The museum has 24 galleries housing collections that span five millennia, from ancient China and Egypt to the present – there’s a little bit of a lot of different things. And while it can’t compete with the size and volume of SFMOMA or de Young, it does well given the space it has, and actually compares in size and scope to the Legion of Honor. The Asian art is on par with what I’ve seen at the National Palace Museum in Taiwan (just not as much of course), and contemporary artists currently on display include heavyweights like Edward Weston, Frank Stella and Richard Serra.
But back to Rodin. The museum houses the largest collection of Auguste Rodin sculptures (400) outside of the Musee Rodin, including the 20 on display in the Rodin Sculpture Garden. Inspired by Michelangelo, Rodin was a realist and a naturalist, infusing his pieces with emotion and character; this at a time when French sculpture was largely ornamental or honorific. As a result, he suffered sharp criticism of his work (which was prodigious – he was incredibly prolific) through most of his career. Thankfully he stayed true to his vision. He’s now the most famous sculptor of the modern era, with stunningly beautiful works that never fail to inspire.
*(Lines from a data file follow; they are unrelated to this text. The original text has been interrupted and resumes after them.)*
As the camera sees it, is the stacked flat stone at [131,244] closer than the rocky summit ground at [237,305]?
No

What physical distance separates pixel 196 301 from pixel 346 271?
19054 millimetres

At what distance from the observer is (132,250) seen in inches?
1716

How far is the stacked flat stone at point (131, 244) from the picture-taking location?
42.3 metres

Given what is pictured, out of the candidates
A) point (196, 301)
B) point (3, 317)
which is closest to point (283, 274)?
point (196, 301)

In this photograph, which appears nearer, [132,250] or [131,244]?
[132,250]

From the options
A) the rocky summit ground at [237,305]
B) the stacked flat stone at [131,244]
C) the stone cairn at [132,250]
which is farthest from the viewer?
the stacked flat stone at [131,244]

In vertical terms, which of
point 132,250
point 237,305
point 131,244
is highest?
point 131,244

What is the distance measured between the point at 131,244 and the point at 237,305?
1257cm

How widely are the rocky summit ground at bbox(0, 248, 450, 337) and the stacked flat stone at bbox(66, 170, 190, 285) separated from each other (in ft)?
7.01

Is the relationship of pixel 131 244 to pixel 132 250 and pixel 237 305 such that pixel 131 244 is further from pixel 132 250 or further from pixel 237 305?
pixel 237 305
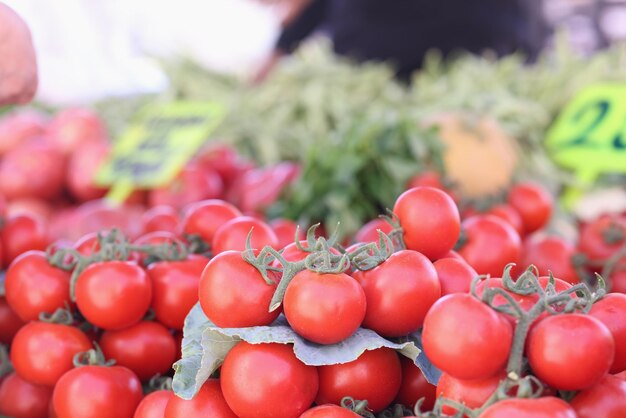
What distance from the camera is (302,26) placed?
4621 millimetres

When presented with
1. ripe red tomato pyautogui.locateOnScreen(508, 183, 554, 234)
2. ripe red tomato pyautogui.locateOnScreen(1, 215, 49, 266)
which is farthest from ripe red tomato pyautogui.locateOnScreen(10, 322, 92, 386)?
ripe red tomato pyautogui.locateOnScreen(508, 183, 554, 234)

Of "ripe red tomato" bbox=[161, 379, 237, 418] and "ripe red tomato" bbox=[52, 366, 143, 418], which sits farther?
"ripe red tomato" bbox=[52, 366, 143, 418]

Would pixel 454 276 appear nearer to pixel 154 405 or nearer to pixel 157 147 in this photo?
pixel 154 405

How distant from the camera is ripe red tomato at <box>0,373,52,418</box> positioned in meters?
1.26

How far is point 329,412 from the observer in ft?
2.70

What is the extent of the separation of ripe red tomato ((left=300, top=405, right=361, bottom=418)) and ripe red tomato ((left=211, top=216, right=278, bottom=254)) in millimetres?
392

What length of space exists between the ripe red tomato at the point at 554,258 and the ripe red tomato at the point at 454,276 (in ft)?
2.20

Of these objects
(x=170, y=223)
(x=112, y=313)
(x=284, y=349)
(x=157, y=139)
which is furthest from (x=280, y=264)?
(x=157, y=139)

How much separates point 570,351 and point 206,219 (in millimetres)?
799

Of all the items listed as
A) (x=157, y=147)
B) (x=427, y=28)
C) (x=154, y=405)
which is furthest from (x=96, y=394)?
(x=427, y=28)

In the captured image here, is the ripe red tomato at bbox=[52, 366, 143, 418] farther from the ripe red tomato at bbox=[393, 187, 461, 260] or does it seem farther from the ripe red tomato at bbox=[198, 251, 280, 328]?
the ripe red tomato at bbox=[393, 187, 461, 260]

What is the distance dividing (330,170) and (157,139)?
Result: 932mm

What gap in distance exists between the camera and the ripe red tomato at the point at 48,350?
115 centimetres

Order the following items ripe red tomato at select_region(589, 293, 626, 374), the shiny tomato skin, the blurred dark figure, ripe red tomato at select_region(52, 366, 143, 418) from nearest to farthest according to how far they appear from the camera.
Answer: ripe red tomato at select_region(589, 293, 626, 374) < ripe red tomato at select_region(52, 366, 143, 418) < the shiny tomato skin < the blurred dark figure
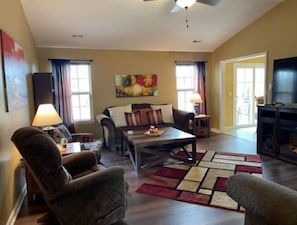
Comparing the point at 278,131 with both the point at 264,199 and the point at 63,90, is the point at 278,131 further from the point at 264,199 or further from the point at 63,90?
the point at 63,90

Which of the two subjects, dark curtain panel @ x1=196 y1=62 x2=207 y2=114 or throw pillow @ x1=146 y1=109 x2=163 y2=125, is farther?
dark curtain panel @ x1=196 y1=62 x2=207 y2=114

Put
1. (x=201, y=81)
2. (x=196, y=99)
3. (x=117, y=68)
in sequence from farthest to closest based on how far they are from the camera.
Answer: (x=201, y=81)
(x=196, y=99)
(x=117, y=68)

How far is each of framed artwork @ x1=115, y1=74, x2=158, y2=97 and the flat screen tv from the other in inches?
114

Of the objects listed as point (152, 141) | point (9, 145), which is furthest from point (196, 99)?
point (9, 145)

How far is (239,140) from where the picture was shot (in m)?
5.70

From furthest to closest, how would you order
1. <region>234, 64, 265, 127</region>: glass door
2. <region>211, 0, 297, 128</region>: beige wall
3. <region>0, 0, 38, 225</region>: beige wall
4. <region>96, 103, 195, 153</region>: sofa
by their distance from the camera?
1. <region>234, 64, 265, 127</region>: glass door
2. <region>96, 103, 195, 153</region>: sofa
3. <region>211, 0, 297, 128</region>: beige wall
4. <region>0, 0, 38, 225</region>: beige wall

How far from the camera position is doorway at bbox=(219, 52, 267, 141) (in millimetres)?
6641

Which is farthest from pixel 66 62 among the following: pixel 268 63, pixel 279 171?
pixel 279 171

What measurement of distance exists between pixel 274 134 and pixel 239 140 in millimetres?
1475

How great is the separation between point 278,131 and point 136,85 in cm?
344

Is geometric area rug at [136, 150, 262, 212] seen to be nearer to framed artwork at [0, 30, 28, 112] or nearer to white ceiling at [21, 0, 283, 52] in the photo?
framed artwork at [0, 30, 28, 112]

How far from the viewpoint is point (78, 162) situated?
2.67 meters

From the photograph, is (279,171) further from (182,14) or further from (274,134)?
(182,14)

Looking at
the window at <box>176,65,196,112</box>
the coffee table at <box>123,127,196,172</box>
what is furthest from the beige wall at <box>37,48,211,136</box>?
the coffee table at <box>123,127,196,172</box>
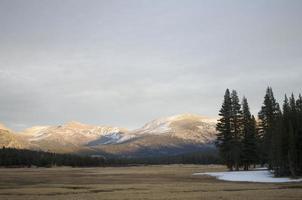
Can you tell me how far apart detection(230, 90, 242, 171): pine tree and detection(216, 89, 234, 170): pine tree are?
884 mm

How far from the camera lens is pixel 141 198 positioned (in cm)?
4069

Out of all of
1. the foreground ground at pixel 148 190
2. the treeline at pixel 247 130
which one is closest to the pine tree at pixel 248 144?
the treeline at pixel 247 130

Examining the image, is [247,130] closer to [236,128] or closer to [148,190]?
[236,128]

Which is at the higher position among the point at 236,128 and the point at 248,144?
the point at 236,128

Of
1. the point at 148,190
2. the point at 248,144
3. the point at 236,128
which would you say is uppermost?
the point at 236,128

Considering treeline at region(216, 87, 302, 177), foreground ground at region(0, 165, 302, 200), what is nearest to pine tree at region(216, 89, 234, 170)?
treeline at region(216, 87, 302, 177)

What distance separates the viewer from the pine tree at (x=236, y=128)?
103 metres

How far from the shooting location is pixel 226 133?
10744 cm

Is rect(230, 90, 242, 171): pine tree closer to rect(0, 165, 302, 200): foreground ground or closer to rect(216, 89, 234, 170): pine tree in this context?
rect(216, 89, 234, 170): pine tree

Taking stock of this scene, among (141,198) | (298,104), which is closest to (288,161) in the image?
(298,104)

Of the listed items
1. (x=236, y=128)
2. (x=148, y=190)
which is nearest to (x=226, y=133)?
(x=236, y=128)

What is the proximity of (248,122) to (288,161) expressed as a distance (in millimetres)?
34298

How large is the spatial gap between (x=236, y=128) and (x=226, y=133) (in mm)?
2931

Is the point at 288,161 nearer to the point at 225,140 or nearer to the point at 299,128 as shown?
the point at 299,128
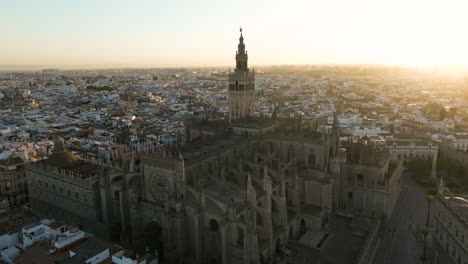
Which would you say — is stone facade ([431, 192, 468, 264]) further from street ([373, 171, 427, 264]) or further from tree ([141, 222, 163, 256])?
tree ([141, 222, 163, 256])

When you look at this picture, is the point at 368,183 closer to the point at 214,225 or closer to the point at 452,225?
the point at 452,225

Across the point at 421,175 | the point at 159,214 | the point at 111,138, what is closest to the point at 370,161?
the point at 421,175

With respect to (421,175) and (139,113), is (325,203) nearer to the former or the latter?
(421,175)

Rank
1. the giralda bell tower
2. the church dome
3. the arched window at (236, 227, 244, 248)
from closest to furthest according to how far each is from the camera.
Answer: the arched window at (236, 227, 244, 248)
the church dome
the giralda bell tower

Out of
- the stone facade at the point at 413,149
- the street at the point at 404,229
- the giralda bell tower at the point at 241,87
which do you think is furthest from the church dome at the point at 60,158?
the stone facade at the point at 413,149

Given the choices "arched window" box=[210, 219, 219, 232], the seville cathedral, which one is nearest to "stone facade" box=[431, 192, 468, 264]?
the seville cathedral

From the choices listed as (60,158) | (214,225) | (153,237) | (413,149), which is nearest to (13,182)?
(60,158)
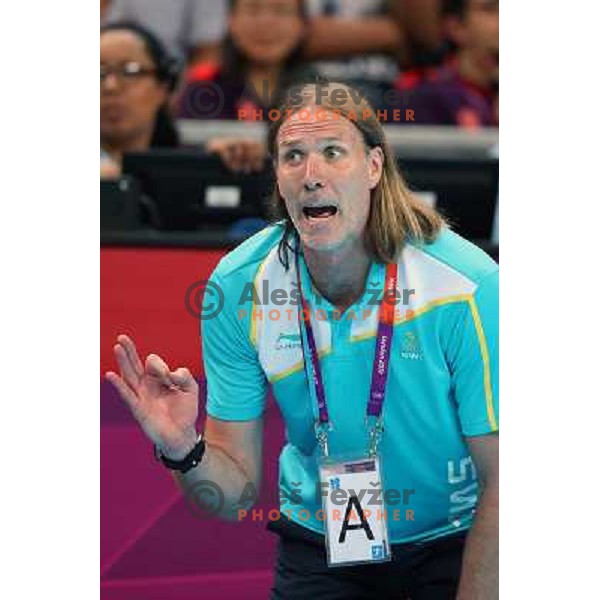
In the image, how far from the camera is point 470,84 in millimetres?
4762

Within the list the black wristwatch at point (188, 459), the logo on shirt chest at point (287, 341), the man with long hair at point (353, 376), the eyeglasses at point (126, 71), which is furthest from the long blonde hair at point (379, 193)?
the eyeglasses at point (126, 71)

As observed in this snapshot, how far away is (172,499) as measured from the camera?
3816 millimetres

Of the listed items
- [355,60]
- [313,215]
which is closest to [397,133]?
[313,215]

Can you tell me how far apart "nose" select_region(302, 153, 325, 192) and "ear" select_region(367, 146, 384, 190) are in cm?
12

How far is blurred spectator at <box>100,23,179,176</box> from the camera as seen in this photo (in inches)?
159

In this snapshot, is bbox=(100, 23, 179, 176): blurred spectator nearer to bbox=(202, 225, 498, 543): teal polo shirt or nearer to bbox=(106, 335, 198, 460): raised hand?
bbox=(202, 225, 498, 543): teal polo shirt

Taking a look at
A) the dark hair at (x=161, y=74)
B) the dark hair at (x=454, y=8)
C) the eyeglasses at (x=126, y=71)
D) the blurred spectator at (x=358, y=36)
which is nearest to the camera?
the eyeglasses at (x=126, y=71)

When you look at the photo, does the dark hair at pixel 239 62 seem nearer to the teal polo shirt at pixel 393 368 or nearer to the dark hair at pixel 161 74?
the dark hair at pixel 161 74

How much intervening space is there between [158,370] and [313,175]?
53 cm

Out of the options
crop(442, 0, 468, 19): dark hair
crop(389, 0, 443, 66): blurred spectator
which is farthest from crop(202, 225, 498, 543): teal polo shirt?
crop(389, 0, 443, 66): blurred spectator

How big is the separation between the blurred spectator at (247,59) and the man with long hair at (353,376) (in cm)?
104

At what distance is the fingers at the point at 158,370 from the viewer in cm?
312

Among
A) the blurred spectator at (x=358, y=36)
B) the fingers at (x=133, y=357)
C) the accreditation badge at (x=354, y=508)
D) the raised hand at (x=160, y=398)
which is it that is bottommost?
the accreditation badge at (x=354, y=508)
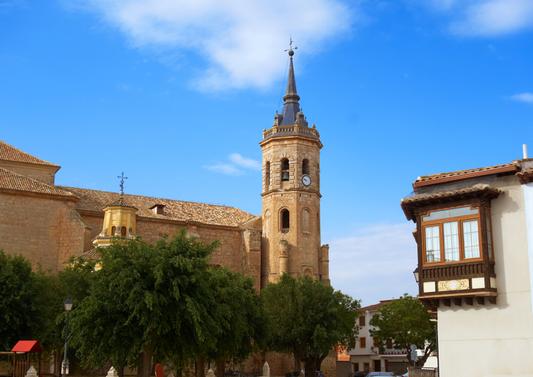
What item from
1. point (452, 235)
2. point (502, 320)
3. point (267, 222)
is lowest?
point (502, 320)

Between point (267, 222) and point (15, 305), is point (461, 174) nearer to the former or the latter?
point (15, 305)

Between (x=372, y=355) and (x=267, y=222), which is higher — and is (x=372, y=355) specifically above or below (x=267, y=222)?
below

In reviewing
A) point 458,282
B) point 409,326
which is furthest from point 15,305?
point 409,326

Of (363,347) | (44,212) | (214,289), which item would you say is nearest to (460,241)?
(214,289)

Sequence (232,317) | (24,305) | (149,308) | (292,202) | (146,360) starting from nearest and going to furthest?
(149,308) < (146,360) < (232,317) < (24,305) < (292,202)

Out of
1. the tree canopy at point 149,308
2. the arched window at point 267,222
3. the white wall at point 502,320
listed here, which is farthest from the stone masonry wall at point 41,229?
the white wall at point 502,320

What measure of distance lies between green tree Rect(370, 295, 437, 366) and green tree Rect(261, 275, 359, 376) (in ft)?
27.5

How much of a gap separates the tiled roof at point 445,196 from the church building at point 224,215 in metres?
26.3

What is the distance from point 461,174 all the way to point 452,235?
181 cm

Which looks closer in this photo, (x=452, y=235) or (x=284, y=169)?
(x=452, y=235)

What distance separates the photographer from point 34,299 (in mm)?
30219

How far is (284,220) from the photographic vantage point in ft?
167

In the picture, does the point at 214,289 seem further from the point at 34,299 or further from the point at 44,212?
the point at 44,212

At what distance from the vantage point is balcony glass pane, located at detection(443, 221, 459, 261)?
18.1 metres
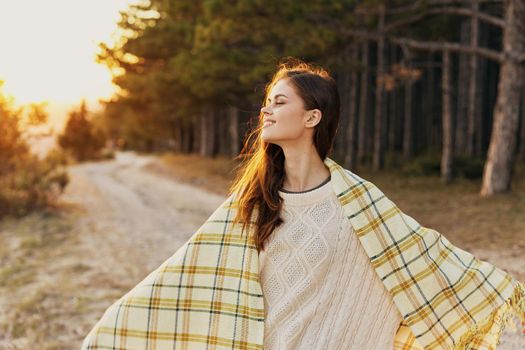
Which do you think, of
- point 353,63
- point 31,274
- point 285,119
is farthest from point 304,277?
point 353,63

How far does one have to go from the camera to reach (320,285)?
8.36 feet

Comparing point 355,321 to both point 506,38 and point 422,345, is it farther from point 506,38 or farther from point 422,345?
point 506,38

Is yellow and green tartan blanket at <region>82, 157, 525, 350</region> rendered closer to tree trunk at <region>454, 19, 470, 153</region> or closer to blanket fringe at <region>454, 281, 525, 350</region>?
blanket fringe at <region>454, 281, 525, 350</region>

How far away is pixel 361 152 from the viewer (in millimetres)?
24672

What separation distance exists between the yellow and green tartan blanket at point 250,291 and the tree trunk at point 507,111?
38.0 ft

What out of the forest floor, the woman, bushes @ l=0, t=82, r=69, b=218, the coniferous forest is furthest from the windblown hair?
bushes @ l=0, t=82, r=69, b=218

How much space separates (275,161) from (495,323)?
1.16 metres

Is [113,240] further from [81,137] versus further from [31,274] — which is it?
[81,137]

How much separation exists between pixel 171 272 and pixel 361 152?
74.0 ft

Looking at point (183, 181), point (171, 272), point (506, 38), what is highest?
point (506, 38)

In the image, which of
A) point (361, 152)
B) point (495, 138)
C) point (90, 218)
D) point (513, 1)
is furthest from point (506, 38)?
point (361, 152)

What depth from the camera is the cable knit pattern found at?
2514 mm

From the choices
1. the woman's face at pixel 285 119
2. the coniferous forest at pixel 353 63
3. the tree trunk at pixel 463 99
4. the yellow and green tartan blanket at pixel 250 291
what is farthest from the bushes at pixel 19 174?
the tree trunk at pixel 463 99

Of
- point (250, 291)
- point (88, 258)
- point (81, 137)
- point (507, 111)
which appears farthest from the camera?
point (81, 137)
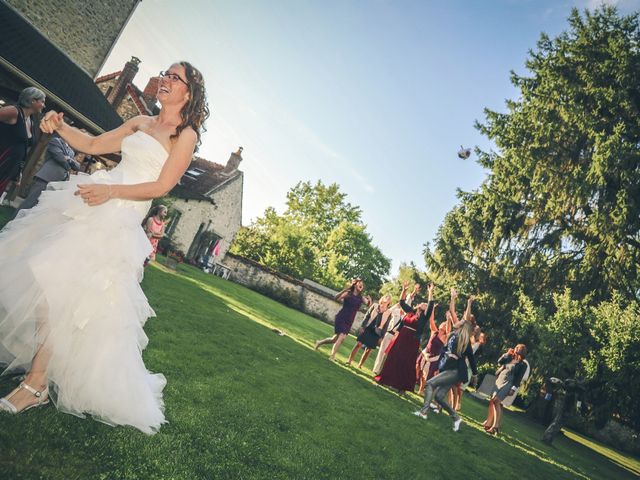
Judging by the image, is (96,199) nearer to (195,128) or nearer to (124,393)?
(195,128)

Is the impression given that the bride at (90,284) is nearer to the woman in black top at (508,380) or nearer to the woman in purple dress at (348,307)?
the woman in purple dress at (348,307)

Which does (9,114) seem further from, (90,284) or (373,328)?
(373,328)

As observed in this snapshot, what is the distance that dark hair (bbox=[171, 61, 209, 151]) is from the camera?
2.69 meters

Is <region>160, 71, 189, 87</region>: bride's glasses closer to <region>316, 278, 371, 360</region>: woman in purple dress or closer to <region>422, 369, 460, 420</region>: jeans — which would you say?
<region>422, 369, 460, 420</region>: jeans

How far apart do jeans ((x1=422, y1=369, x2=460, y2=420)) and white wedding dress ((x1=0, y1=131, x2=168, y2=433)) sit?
5921 millimetres

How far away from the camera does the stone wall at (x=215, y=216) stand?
26.9 meters

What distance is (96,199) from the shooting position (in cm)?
228

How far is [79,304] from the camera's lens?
225 cm

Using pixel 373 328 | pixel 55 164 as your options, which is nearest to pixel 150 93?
pixel 55 164

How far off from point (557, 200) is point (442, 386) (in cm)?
1473

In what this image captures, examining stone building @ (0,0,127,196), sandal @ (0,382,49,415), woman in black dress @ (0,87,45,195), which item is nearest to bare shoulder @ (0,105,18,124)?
woman in black dress @ (0,87,45,195)

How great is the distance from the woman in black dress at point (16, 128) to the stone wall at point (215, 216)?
20558mm

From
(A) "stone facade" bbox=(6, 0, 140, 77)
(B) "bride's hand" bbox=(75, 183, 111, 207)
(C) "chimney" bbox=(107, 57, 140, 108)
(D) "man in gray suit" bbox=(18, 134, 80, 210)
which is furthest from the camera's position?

And some of his greatest pieces are here for all Bay Areans to enjoy. Spend time with The Thinker, his most famous. Anything but a figure at rest, but straining and fraught, it turns the act of thinking into a physical endeavor. There’s the six Burghers of Calais, commemorating the men who offered their lives to save the townspeople from an invading king, and were pardoned at the last moment. Instead of a defiant or unified front, he depicts each of them lost within themselves and struggling in their individual way with their impending doom. And then there’s the Gates of Hell, an enormous work depicting scenes from Dante’s Inferno; the panels seem alive with the motion of figures writhing in agony.
For residents on the Peninsula, the Cantor Arts Center is an important part of the cultural life of the community, and worth the trip for anyone in the Bay Area. The highlight of course is Rodin. But the other collections are certainly worthy of viewing as well. And did I mention it was free?